> **PROVIDED MATERIAL**:
= = =

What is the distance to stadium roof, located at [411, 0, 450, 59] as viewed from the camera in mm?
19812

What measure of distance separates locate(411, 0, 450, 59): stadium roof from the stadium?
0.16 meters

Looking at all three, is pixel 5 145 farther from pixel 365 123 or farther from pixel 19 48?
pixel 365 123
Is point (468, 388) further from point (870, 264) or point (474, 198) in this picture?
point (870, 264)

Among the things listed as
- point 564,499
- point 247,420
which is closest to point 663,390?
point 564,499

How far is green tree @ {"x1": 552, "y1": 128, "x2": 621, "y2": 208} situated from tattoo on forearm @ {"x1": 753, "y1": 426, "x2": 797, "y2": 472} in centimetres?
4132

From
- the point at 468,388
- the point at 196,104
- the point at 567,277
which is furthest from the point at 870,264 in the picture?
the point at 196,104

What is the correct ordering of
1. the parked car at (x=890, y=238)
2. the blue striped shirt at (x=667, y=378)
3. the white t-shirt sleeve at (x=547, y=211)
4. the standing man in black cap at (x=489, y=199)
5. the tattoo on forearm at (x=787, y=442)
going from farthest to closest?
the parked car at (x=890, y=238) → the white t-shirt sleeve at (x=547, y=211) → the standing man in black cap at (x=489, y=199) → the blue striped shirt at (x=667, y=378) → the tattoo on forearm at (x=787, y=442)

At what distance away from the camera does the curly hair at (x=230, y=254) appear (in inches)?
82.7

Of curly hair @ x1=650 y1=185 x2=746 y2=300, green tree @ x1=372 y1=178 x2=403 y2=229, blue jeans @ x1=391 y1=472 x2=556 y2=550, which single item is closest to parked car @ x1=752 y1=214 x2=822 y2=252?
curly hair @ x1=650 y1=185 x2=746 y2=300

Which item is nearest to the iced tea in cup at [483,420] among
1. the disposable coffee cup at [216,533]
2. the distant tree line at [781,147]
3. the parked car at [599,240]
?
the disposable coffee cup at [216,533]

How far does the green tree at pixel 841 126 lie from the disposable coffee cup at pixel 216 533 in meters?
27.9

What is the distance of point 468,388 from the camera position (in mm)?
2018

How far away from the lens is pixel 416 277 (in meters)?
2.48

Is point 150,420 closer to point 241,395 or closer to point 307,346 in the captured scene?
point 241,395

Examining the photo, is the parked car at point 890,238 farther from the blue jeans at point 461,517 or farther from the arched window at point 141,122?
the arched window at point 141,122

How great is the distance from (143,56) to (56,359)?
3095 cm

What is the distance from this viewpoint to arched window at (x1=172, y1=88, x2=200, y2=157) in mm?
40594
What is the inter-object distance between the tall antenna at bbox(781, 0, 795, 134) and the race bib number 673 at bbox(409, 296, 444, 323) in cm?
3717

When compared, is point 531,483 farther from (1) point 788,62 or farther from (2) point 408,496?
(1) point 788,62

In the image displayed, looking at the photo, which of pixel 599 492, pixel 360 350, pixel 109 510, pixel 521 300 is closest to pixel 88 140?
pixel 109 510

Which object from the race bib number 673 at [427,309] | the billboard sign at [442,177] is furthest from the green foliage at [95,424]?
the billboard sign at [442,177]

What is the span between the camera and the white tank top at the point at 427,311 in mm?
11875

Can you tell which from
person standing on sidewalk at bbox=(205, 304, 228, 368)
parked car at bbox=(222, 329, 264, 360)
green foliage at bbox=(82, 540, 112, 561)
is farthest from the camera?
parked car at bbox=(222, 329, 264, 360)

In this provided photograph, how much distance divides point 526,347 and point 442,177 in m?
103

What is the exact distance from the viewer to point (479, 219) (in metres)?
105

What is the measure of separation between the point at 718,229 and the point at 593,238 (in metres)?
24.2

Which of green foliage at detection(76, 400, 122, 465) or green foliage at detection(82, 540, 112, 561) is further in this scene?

= = =

> **TASK STATEMENT**: Rewrite all of the items above, replacing "green tree" with "leafy tree" wherever it occurs. Leave everything else unchanged.

> **RESULT OF THE TASK**:
What is the distance to stadium roof, located at [411, 0, 450, 59] as viewed from the camera in mm?
19812

What measure of distance separates locate(411, 0, 450, 59): stadium roof from the stadium?
0.16 meters

Looking at all three, is pixel 5 145 farther from pixel 365 123 or farther from pixel 19 48?
pixel 365 123
Is point (468, 388) further from point (870, 264) or point (474, 198) in this picture?
point (870, 264)

Among the things listed as
- point 564,499
- point 247,420
which is closest to point 663,390?
point 564,499

How far is leafy tree @ {"x1": 552, "y1": 128, "x2": 621, "y2": 208} situated from tattoo on forearm @ {"x1": 753, "y1": 426, "x2": 797, "y2": 472} in centimetres?
4132

From
- the point at 468,388
- the point at 196,104
- the point at 567,277
which is furthest from the point at 870,264 in the picture?
the point at 196,104

What is the correct ordering of
1. the parked car at (x=890, y=238)
2. the blue striped shirt at (x=667, y=378)
3. the white t-shirt sleeve at (x=547, y=211)
4. the standing man in black cap at (x=489, y=199)
5. the tattoo on forearm at (x=787, y=442)
going from farthest to closest?
the parked car at (x=890, y=238) → the white t-shirt sleeve at (x=547, y=211) → the standing man in black cap at (x=489, y=199) → the blue striped shirt at (x=667, y=378) → the tattoo on forearm at (x=787, y=442)

At what distance away from the camera does the curly hair at (x=230, y=254) appear (in inches)?
82.7

Of curly hair @ x1=650 y1=185 x2=746 y2=300, leafy tree @ x1=372 y1=178 x2=403 y2=229, blue jeans @ x1=391 y1=472 x2=556 y2=550, which single item is closest to parked car @ x1=752 y1=214 x2=822 y2=252?
curly hair @ x1=650 y1=185 x2=746 y2=300

Which item is nearest to the iced tea in cup at [483,420] among
1. the disposable coffee cup at [216,533]
2. the distant tree line at [781,147]
3. the parked car at [599,240]
?
the disposable coffee cup at [216,533]

How far does the leafy tree at pixel 841 126 lie from the disposable coffee cup at pixel 216 533 in meters?
27.9

What is the distance of point 468,388 from the camera position (in mm)?
2018

How far away from the lens is pixel 416 277 (in meters)?
2.48

Is point 150,420 closer to point 241,395 or closer to point 307,346 in the captured scene?
point 241,395

Examining the photo, is the parked car at point 890,238 farther from the blue jeans at point 461,517 or farther from the arched window at point 141,122?
the arched window at point 141,122

How great is the distance from (143,56) to (56,359)?
3095 cm

What is the distance from this viewpoint to arched window at (x1=172, y1=88, x2=200, y2=157) in mm?
40594
What is the inter-object distance between the tall antenna at bbox(781, 0, 795, 134) and the race bib number 673 at bbox(409, 296, 444, 323) in cm?
3717

When compared, is point 531,483 farther from (1) point 788,62 or farther from (2) point 408,496?
(1) point 788,62

In the image displayed, looking at the photo, which of pixel 599 492, pixel 360 350, pixel 109 510, pixel 521 300 is closest to pixel 88 140?
pixel 109 510

Which object from the race bib number 673 at [427,309] | the billboard sign at [442,177] is furthest from the green foliage at [95,424]?
the billboard sign at [442,177]

What is the span between the camera and the white tank top at the point at 427,311 in mm?
11875

Can you tell which from
person standing on sidewalk at bbox=(205, 304, 228, 368)
parked car at bbox=(222, 329, 264, 360)
green foliage at bbox=(82, 540, 112, 561)
is farthest from the camera?
parked car at bbox=(222, 329, 264, 360)

In this provided photograph, how much distance divides point 526,347 and point 442,177 in m?
103

What is the exact distance from the viewer to point (479, 219) (in metres)?
105

What is the measure of separation between the point at 718,229 and the point at 593,238 (in metres)?
24.2

Which of green foliage at detection(76, 400, 122, 465) or green foliage at detection(82, 540, 112, 561) is further in this scene?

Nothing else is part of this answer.